- [Directions for this task]
Return all entries below exactly. Skip nothing.

*** Data to examine Section Begins ***

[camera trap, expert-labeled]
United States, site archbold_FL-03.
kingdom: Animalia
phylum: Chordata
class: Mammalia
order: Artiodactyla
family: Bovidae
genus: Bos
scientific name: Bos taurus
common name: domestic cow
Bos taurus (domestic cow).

*** Data to examine Section Ends ***

- [Answer box]
[camera trap, expert-labeled]
United States, site archbold_FL-03.
kingdom: Animalia
phylum: Chordata
class: Mammalia
order: Artiodactyla
family: Bovidae
genus: Bos
scientific name: Bos taurus
common name: domestic cow
Bos taurus (domestic cow).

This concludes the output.